Vorliegender Text ->

★ ★ ★ ★

Wir müssen da raus. Irgendwie müssen wir da raus. Irgendwo muss es doch ein Ausgang haben. Und sei es auch ein Notausgang. Irgendwo muss er sein. Grüne rechteckige Leuchtschilder mit rennenden Strichmännchen. Siehst du sie nirgendwo? Wo sind sie denn hin verschwunden. Es gab doch so viele von ihnen. Oder habe ich sie nur geträumt? Waren sie gar nie da gewesen? Aber wir müssen doch hier raus!

23. September 2009

Das Leben ist eine Zündholzschachtel

Man nimmt die Hölzchen, reibt sie an einem rauen Grund und ein kurzes, helles Feuer flammt auf. Manchmal gelingt es, damit etwas anzuzünden, ein Scheiterhaufen, ein Haus, eine Müllhalde, Leute, Lagerfeuer, Tage, Monate oder Jahre. Die lodern auf, glimmen vor sich hin, brennen oder explodieren. Oder das Stäbchen verkohlt, krümmt sich knisternd, zuckend, ohne nichts anzuzünden, und brennt die Haut, wer ihm nicht früh genug die Flamme wegpustet.

Zündholzschachteln eben, sie fallen ins Wasser, werden verregnet und liegengelassen, fortgeworfen oder sorgfältig an der Sonne getrocknet, mit viel Hoffnung, die Hölzchen mögen wieder aufflammen. Und oft liegen sie irgendwo im Staub, im hundertjährigen Schlaf unter Spinnennetzen, in Schränken und Schubladen, vergessen oder aufbewahrt, verloren.

★ ★ ★ ★

Gib im Text über die Zündholzschachtel den Absatz, der mit „Man nimmt die Hölzchen“ beginnt, in kürzerer Form wieder und behalte dabei seine wesentlichen Aussagen bei.

Extrahierte Einträge ->
★ ★ ★ ★

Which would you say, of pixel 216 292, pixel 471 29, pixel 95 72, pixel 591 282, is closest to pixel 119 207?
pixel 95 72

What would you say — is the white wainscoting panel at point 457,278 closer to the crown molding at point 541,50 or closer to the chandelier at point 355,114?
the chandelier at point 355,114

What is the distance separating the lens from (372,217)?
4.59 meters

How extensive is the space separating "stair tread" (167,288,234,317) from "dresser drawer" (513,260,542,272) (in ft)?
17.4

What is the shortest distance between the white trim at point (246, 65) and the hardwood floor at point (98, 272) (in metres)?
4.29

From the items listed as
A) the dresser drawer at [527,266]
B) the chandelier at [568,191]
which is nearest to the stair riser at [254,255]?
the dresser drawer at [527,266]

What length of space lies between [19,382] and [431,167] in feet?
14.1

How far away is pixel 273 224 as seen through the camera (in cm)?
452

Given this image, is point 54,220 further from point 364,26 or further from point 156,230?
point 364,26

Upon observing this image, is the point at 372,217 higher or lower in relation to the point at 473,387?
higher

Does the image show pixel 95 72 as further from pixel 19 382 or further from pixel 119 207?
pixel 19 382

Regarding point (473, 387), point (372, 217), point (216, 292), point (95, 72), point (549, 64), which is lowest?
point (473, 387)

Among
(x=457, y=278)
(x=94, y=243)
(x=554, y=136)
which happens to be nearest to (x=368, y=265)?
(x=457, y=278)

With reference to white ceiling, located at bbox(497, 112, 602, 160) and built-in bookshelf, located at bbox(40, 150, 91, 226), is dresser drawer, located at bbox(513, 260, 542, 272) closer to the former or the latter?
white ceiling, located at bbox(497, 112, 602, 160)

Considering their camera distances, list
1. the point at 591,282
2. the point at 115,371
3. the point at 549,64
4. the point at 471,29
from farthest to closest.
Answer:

★ ★ ★ ★

Lösung -> Ein Hölzchen wird an einem rauen Grund gerieben und flammt kurz und hell auf. Manchmal entzündet es etwas, etwa einen Scheiterhaufen, ein Haus, eine Müllhalde, Leute, Lagerfeuer, Tage, Monate oder Jahre. Das Entzündete lodert dann auf, glimmt, brennt oder explodiert. Oder das Hölzchen verkohlt knisternd, ohne etwas anzuzünden, und verbrennt die Haut, wenn man die Flamme nicht rechtzeitig auspustet.